“Hum! hum!” (the blackness of this man’s heart revolted me). “There is no seductive shape that the tempter does not assume, my child. Wit in itself is not to be condemned, although the Church shuns it as far as she is concerned, looking upon it as a worldly ornament; but it may become dangerous, it may be reckoned a veritable pest when it tends to weaken faith. Faith, which is to the soul, I hardly need tell you, what the bloom is to the peach, and—if I may so express myself, what the—dew is—to the flower—hum, hum! Go on, my child.”
“But, father, when my husband has disturbed me for a moment, I soon repent of it. He has hardly gone before I pray for him.”
“Good, very good.”
“I have sewn a blessed medal up in his overcoat.” This was said more boldly, though still with some timidity.
“And have you noticed any result?”
“In certain things he is better, yes, father, but as regards abstinence he is still intractable,” she said with embarrassment.
“Do not be discouraged. We are in the holy period of Lent. Make use of pious subterfuges, prepare him some admissible viands, but pleasant to the taste.”
“Yes, father, I have thought of that. The day before yesterday I gave him one of these salmon pasties that resemble ham.”
“Yes, yes, I know them. Well?”
“Well, he ate the salmon, but he had a cutlet cooked afterward.”

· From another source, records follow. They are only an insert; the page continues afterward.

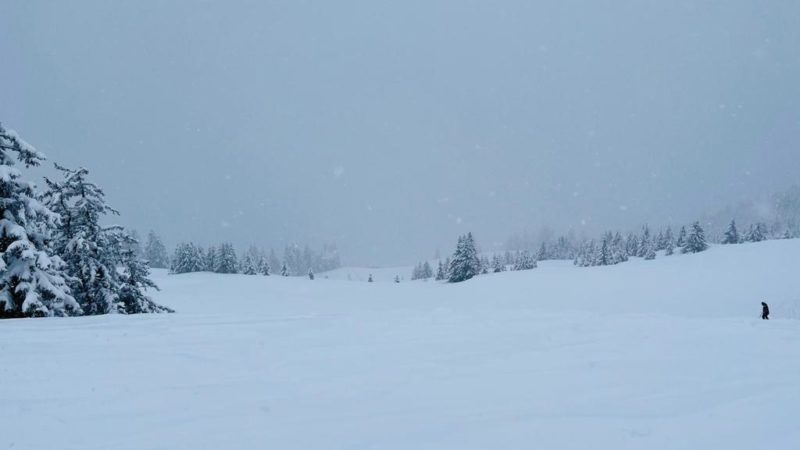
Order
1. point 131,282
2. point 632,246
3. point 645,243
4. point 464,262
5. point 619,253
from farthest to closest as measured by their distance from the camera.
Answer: point 632,246
point 645,243
point 619,253
point 464,262
point 131,282

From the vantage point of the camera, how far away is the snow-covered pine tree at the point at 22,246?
11820 mm

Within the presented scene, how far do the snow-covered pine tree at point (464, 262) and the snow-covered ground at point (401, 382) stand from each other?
38.5 meters

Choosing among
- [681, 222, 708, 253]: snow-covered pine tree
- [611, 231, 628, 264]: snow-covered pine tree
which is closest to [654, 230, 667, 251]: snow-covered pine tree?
[611, 231, 628, 264]: snow-covered pine tree

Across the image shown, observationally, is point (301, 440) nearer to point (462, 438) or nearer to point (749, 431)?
point (462, 438)

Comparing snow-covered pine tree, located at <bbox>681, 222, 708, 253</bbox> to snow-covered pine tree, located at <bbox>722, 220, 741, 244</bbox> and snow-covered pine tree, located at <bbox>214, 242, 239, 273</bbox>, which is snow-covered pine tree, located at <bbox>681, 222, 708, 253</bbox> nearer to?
snow-covered pine tree, located at <bbox>722, 220, 741, 244</bbox>

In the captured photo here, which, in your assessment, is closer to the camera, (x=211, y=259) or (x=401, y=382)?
(x=401, y=382)

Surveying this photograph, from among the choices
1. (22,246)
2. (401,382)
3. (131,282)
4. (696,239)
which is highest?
(696,239)

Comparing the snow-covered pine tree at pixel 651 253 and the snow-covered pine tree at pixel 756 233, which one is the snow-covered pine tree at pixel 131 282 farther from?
the snow-covered pine tree at pixel 756 233

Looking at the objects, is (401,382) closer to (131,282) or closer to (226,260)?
(131,282)

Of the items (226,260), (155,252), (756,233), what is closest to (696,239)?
(756,233)

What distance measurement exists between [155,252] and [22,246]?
94564mm

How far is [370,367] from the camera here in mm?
6484

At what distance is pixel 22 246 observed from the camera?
11.8 m

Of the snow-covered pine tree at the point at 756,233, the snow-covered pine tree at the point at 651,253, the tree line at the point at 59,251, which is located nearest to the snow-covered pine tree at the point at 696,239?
the snow-covered pine tree at the point at 651,253
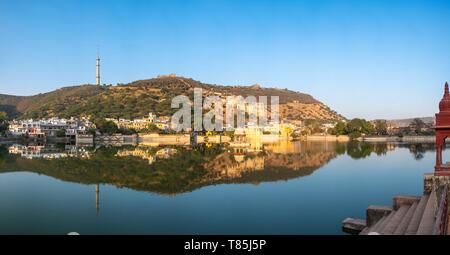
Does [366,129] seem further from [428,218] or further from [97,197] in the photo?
[428,218]

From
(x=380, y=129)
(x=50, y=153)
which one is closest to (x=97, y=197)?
(x=50, y=153)

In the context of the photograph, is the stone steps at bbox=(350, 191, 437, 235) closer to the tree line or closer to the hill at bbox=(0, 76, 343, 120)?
the tree line

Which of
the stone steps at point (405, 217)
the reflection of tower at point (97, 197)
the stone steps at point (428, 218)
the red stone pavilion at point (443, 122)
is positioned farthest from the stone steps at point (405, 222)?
the reflection of tower at point (97, 197)
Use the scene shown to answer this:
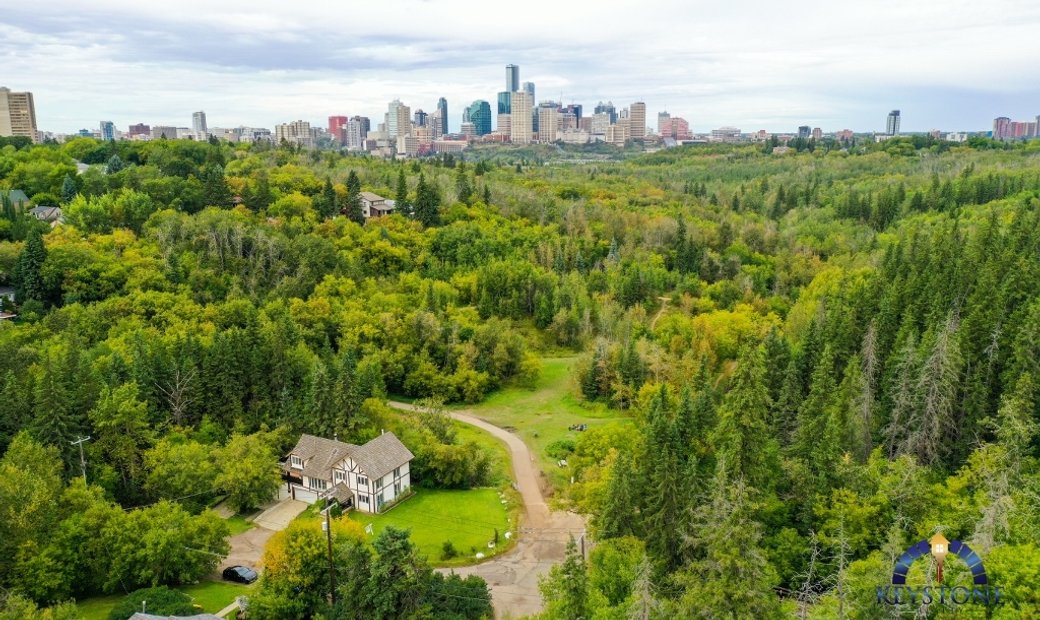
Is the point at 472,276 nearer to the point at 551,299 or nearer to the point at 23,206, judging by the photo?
the point at 551,299

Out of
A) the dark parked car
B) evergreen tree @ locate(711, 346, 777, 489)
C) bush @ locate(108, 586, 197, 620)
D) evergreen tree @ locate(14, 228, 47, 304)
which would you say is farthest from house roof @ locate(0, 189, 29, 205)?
evergreen tree @ locate(711, 346, 777, 489)

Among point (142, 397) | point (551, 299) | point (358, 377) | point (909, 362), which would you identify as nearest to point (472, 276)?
point (551, 299)

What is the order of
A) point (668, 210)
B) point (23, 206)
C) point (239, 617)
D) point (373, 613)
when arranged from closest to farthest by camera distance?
point (373, 613) → point (239, 617) → point (23, 206) → point (668, 210)

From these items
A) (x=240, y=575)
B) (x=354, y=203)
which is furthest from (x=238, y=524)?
(x=354, y=203)

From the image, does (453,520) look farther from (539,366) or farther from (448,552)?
(539,366)

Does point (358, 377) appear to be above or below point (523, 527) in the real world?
above

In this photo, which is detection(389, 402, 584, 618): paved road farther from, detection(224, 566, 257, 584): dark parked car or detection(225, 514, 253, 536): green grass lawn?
detection(225, 514, 253, 536): green grass lawn

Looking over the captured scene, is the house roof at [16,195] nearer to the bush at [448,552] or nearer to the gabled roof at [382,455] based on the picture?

“Deplorable!” I exclaimed, almost in spite of myself, so excessive did the perversity of this man seem to me. “Patience, my child, offer up to Heaven the sufferings which your husband’s impiety causes you, and remember that your efforts will be set down to you. You have nothing more to tell me?”
“No, father.”
“Collect yourself, then. I will give you absolution.”
The dear soul sighed as she joined her two little hands.
Hardly had my penitent risen to withdraw when I abruptly closed my little shutter and took a long pinch of snuff—snuff-takers know how much a pinch soothes the mind—then having thanked God rapidly, I drew from the pocket of my cassock my good old watch, and found that it was earlier than I thought. The darkness of the chapel had deceived me, and my stomach had shared my error. I was hungry. I banished these carnal preoccupations from my mind, and after shaking my hands, on which some grains of snuff had fallen, I slackened one of my braces that was pressing a little on one shoulder, and opened my wicket.
“Well, Madame, people should be more careful,” said the penitent on my left, addressing a lady of whom I could only see a bonnet-ribbon; “it is excusable.”
My penitent’s voice, which was very irritated, though restrained by respect for the locality, softened as if by magic at the creaking of my wicket. She knelt down, piously folded her two ungloved hands, plump, perfumed, rosy, laden with rings—but let that pass. I seemed to recognize the hands of the Countess de B., a chosen soul, whom I had the honor to visit frequently, especially on Saturday, when there is always a place laid for me at her table.